Text passage

━━━━━━

For those in the US, the approach I've taken is to create a Google Voice
number. Yes, you need to give it your existing phone number. Then, you can
give this number as a backup but the key is to use a two step authentication
app like Google authenticator or authy. This is key because like any sane
system, two step by SMS has rate limits in place. I don't know the details but
it seems like rate limits apply even when an SMS never leaves Google (the SMS
originates at Google and ends on your Google voice with no forwarding).

Long story short, if you want to fix your problem, try to get two step
authentication using an app for your account(s). I think that should do it.

------
whyagaindavid
Are u worried about your country's security services or Google? Not sure of
the question. If it is (1) then stop using anything from big 5 tech. It is
likely changing ips and locations possibly makes google feel suspicious that
your login is being compromised. For my very paranoid friend, I bought 2 X
'U2F' key _completely open source_ at
[https://u2fzero.com/](https://u2fzero.com/) (unlike some of Yubico keys) .
All problems went away.

Also remember any form of 2-factor is better than none. Yes, GSM can be hacked
and yadayada.. but even one extra factor always slows down. See even a senior
Mozilla dev got hacked without 2FA:
[https://www.theregister.co.uk/2017/08/02/chrome_web_develope...](https://www.theregister.co.uk/2017/08/02/chrome_web_developer_extension_hacked/)

━━━━━━

How would you render this sentence from the forum thread in Spanish: "Also remember any form of 2-factor is better than none."

Input data
━━━━━━

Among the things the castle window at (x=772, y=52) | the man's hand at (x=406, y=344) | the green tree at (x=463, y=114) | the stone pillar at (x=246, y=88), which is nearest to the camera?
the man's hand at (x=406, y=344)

━━━━━━

Exercise output
Recuerda también que cualquier forma de 2 factores es mejor que ninguna.